= John Phokas =

John Phokas (Ἰωάννης Φωκᾶς, /grc-x-byzant/) or Phocas (Johannes Phocas, /la-x-medieval/) was a 12th-century Byzantine pilgrim to the Holy Land. He wrote an account of his travels, the so-called Ekphrasis or Concise Description of the Holy Places, (Note: The full title of the work is Ἔκφρασις ἐν συνόψει τῶν ἀπ’ Ἀντιοχείας μέχρις Ἱεροσολύμων κάστρων καὶ χωρῶν Συρίας, Φοινίκης καί τῶν κατὰ Παλαιστίνην ἁγίων τόπων συγγραφεῖσα παρὰ Ἰωάννου ἱερέως τοῦ εὐσεβεστάτου Φωκᾶ, υἱοῦ Ματθαίου, μοναχοῦ τοῦ ἐνασκοῦντος ἐν Πάτμῳ τῇ νήσῳ, ὅσπερ εἶδεν τοὺς ἁγίους τόπους ἐν ἔτει τῷ ͵ϛχπε΄ τῷ τότε καιρῷ (Ékphrasis en Synópsei tō̂n ap’ Antiocheías Méchris Hierosolýmōn Kástrōn kaí Chōrō̂n Syrías, Phoiníkēs kaí tō̂n katà Palaistínēn Hagíōn Tópōn Syngrapheîsa parà Iōánnou Hieréos toû Eusebestátou Phōkâ, Hyioû Matthaíou, Monachoû toû Enaskoûntos en Pátmō tē̂ Nḗsō, Hósper Eîden toús Hagíous Tópous en Étei tō̂ ...schpé tō̂ Tóte Kairō̂).) which has been called "the most elegant of Palestinian pilgrimage accounts". Doubt has recently arisen over whether Phokas was in fact the author of the Ekphrasis, which has been re-attributed instead to the John Doukas who went on an imperial mission to the Holy Land in 1177.
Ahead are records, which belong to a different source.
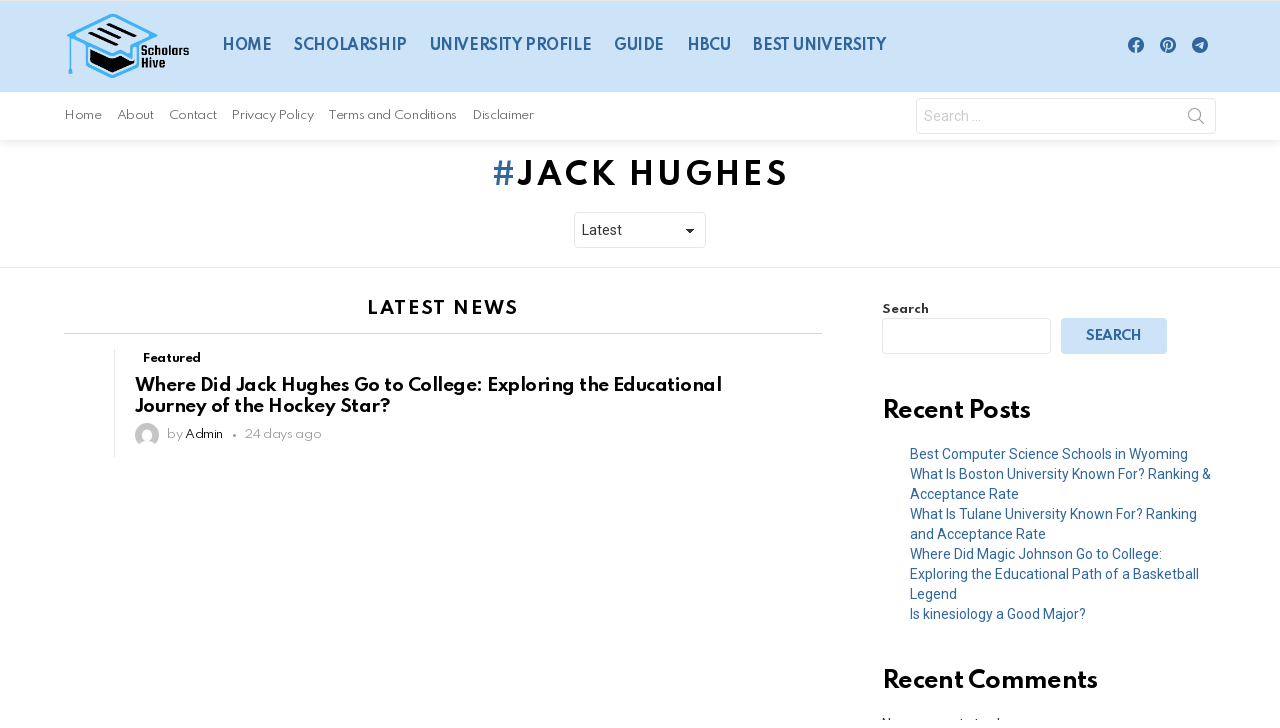

--- FILE ---
content_type: text/html; charset=utf-8
request_url: https://www.google.com/recaptcha/api2/aframe
body_size: 269
content:
<!DOCTYPE HTML><html><head><meta http-equiv="content-type" content="text/html; charset=UTF-8"></head><body><script nonce="KBVY6gISzJ0aRQz8eQ-9nQ">/** Anti-fraud and anti-abuse applications only. See google.com/recaptcha */ try{var clients={'sodar':'https://pagead2.googlesyndication.com/pagead/sodar?'};window.addEventListener("message",function(a){try{if(a.source===window.parent){var b=JSON.parse(a.data);var c=clients[b['id']];if(c){var d=document.createElement('img');d.src=c+b['params']+'&rc='+(localStorage.getItem("rc::a")?sessionStorage.getItem("rc::b"):"");window.document.body.appendChild(d);sessionStorage.setItem("rc::e",parseInt(sessionStorage.getItem("rc::e")||0)+1);localStorage.setItem("rc::h",'1767246980412');}}}catch(b){}});window.parent.postMessage("_grecaptcha_ready", "*");}catch(b){}</script></body></html>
Little biographical information about Phokas is available. One manuscript of the Ekphrasis contains a note stating that he was a priest and that his father, a certain Matthew, became a monk on Patmos. According to this marginal note, his trip to the Holy Land took place in either 1177 or 1195. He is known to have accompanied Byzantine Emperor Manuel I on an expedition to the sea off Attaleia. He may be the same person as the "Focas" who, according to the Annales Herbipolenses, was sent by Manuel in 1147 to guide the crusading army of King Conrad III of Germany from Nicaea to Iconium.

Phokas's Ekphrasis is both concise and precise. He had a rather positive attitude towards the Crusaders. In some cases he provides unique information. He describes a fanatical Saracen sect called the Chasisioi (perhaps the Assassins). He calls the river Jordan "the holiest among rivers" and names three monasteries in the vicinity of site of the baptism of Jesus dedicated to Our Lady of Kalamon, John Chrysostom and John the Baptist. The latter was rebuilt, he says, by Manuel I. He also reports that Cana was nothing more than a kastellion , that there were two monasteries (one Greek, one Latin) atop Mount Tabor, and that the site of ancient Jericho was covered in gardens and vineyards.

Besides the Bible, Phokas also quotes from such ancient authors as Flavius Josephus and Achilles Tatius. The Ekphrasis may have been written against the pilgrimage account of Constantine Manasses, who returned from the Holy Land disillusioned and wondering why Christ lived there. In the Ekphrasis, the beauty of the places is stressed repeatedly.